Am I the only one who has Sundays like this?  Sometimes it feels like it. . . .


  1. I SO hear you. We had to speak in church on Sunday. Oh, the stress. Luckily, I didn't have to conduct or do much in RS that day, but on days that I teach, I feel extra frazzled. I'm glad you got your coveted nap.

  2. makes me a little less disappointed I didn't have a big family, but I could feel your stress just the same. You gotta love a well timed snap of the fingers... It is sort of awe inspiring the effectiveness of it.

  3. Oh, Jen, I'm so sorry it was "one of those" Sundays. I can't imagine Ty in the Bishopric with all 5 of my kids. He was in a BYU Bishopric when we just had our oldest 2 and that was hard enough. Then when I had Macy, it was impossible. When she had to nurse, I would have to haul all 3 of them out because Kinsie & Kamryn were 3 & 4. Can't leave them alone. We were always reverant and quiet as we left, HA!HA! Macy was usually crying because it took so long getting the other 2 to put down their coloring, etc. and head out and then usually Kinsie or Kamryn would be upset because they had to leave their coloring, etc.

    Read the latest post on this blog: It was good for me today, to remember.

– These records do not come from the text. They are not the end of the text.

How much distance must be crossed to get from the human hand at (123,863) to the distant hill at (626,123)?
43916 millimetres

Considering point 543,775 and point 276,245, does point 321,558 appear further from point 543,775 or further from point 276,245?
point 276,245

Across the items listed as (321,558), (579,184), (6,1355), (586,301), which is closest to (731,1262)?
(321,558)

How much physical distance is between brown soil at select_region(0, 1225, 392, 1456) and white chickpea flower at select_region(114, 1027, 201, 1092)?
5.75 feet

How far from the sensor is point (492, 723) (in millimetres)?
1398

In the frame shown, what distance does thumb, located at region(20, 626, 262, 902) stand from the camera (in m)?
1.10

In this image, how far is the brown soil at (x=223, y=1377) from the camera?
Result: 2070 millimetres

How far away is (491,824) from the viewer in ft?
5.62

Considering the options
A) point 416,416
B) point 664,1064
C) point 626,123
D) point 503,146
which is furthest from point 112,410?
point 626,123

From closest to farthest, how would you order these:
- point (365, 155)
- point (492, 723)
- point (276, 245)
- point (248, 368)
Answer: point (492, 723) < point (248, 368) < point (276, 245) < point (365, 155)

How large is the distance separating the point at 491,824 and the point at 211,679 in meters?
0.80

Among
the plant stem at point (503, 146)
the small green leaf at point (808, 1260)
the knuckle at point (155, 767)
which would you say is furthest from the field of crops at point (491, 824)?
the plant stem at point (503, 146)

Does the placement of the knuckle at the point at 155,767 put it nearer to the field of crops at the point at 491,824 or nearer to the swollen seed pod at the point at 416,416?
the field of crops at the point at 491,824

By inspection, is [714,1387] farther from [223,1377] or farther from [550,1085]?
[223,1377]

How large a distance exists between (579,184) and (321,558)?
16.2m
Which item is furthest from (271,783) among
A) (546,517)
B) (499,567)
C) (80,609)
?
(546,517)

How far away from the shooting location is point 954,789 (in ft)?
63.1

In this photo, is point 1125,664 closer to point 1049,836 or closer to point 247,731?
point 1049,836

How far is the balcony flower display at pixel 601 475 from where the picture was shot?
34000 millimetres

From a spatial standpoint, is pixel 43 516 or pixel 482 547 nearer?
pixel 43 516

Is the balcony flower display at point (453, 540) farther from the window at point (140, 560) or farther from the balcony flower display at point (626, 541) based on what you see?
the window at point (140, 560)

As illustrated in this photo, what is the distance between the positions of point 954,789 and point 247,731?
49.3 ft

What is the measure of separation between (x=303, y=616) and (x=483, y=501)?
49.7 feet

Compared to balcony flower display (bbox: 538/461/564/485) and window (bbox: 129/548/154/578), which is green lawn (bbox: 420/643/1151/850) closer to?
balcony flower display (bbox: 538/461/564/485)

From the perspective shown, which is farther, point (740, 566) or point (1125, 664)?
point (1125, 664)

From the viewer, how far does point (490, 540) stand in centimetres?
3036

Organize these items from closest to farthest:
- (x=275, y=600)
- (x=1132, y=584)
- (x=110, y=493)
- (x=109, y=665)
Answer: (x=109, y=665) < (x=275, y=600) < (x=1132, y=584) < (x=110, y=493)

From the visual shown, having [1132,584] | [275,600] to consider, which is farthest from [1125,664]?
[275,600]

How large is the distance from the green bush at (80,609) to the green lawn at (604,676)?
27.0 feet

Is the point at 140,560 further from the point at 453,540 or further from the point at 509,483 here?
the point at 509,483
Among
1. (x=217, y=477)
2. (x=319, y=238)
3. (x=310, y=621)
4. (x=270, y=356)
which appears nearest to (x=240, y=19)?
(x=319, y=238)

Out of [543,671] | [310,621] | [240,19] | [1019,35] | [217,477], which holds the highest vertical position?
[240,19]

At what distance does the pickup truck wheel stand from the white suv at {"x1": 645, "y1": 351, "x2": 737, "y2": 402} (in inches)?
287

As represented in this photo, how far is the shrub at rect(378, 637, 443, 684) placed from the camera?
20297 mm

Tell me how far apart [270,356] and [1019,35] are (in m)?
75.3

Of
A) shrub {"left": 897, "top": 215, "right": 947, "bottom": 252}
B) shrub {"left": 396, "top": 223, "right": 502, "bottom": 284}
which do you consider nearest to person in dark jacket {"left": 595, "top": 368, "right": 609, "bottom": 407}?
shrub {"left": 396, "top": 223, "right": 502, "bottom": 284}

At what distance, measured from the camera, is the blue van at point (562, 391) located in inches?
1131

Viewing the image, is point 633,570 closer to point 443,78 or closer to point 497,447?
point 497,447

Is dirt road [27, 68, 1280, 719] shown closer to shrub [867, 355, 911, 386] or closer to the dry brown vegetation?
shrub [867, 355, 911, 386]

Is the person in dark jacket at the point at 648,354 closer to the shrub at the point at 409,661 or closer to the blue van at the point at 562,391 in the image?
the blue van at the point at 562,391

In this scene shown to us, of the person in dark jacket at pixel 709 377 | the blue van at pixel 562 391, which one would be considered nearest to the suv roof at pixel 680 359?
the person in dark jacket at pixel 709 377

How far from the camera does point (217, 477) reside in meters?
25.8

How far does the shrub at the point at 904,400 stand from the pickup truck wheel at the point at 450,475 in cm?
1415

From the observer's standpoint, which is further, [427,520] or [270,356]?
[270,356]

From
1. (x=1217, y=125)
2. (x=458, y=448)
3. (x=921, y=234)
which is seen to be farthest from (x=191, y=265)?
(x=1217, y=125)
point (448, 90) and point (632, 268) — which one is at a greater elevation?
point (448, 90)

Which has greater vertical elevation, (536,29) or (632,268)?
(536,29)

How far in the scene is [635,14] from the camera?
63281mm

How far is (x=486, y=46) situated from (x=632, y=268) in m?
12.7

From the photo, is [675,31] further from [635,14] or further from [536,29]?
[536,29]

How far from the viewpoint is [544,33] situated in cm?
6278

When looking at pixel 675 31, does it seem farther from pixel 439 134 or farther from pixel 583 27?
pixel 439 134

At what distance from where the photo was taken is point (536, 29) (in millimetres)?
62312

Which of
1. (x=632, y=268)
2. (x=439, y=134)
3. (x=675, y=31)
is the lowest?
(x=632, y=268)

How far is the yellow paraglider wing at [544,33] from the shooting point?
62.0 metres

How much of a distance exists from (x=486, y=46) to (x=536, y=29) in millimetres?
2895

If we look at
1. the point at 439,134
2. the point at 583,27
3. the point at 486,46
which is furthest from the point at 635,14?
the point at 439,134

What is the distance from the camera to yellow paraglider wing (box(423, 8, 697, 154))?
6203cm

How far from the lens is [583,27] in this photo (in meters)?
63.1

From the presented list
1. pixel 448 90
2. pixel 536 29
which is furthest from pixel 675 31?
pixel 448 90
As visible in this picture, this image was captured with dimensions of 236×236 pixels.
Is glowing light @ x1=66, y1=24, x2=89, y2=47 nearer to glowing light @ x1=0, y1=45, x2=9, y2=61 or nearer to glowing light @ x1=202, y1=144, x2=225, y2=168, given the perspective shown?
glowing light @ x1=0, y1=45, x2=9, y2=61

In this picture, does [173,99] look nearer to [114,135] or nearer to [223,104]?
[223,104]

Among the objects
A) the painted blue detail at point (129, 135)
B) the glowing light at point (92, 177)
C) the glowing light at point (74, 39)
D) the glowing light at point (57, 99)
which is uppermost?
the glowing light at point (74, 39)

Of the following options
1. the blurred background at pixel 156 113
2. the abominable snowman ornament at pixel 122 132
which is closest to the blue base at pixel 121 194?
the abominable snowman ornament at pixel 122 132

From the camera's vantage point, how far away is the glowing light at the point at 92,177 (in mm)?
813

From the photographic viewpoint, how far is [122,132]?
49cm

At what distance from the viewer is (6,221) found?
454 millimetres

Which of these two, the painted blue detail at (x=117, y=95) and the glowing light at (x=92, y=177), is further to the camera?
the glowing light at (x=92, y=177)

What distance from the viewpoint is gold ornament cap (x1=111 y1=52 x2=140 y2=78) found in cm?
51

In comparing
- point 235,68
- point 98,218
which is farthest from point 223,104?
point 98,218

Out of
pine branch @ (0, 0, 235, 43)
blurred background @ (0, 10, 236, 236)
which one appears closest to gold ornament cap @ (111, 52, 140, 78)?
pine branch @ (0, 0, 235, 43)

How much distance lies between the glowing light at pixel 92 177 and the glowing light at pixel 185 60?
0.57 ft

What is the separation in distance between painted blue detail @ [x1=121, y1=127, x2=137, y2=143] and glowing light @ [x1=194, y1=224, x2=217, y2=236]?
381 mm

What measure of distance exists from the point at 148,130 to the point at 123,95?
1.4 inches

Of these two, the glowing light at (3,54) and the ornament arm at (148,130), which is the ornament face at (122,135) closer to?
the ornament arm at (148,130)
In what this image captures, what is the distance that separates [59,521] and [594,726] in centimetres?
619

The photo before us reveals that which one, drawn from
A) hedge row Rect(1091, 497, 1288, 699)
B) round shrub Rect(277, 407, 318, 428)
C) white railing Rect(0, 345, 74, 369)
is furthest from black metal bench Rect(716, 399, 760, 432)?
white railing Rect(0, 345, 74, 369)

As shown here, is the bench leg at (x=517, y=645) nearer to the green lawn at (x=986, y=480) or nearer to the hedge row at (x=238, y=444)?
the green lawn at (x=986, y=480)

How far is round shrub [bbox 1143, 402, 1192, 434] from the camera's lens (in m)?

I heard about this story a few days ago and it has truly touched my heart and reminded me of what's important. I was going to try and explain the story, but can't seem to find the right words. If you have a chance go back and read what they have gone through.

  4. Hats of to you, Jen. My Sacrament meeting experiences are on a much smaller scale, since I have Derek by my side, but still our family can be a side show. I wish I could've been there for your lesson. I'm sure it was amazing.

  5. Oh the joy! Things are a little settled down now that our youngest is almost 4. I think I might miss those crazy times. Love it while you can :)

  6. Okay, that was a nightmare! I have palpitations just reading about it.


  7. Ah, I remember when Jeff was in the Bishopric and we had 3 boys (4,3, and 1) I got to wrestle with in the pews. I feel your pain. I did love last Sunday when a new Sister asked if the Bishop was your husband because of the eye he was giving the kids in your row everytime a noise was made. That made me laugh. And don't worry, it always seems much louder to you than it really is.

  8. Oh Jen you are sooo not the only one. I can't believe you get 6 kids out the door by 8:45...we struggle to get only 4 out for the 10:00 Mass! Love the picture of the kids at Christmas and LOVE the "Pweese!"

  9. I remember my MIL telling me that while her husband was bishop she tried to keep 8 kids in line. She had ladies come up to her and tell her how relieved they were when they found out that she was the bishop's wife because they had thought that she was a single mom.

  10. Mostly, I've given up on Sacrament meeting, or getting anything out of it anyway. And since church is at 1:00 now, PHEW! We're lucky to get through sacrament and then we take the kids home for naps. It's all nightmarish, so HUGE kudos to you for all you accomplish/accomplished! Now, to just be able to have a deep nap, that'd be great.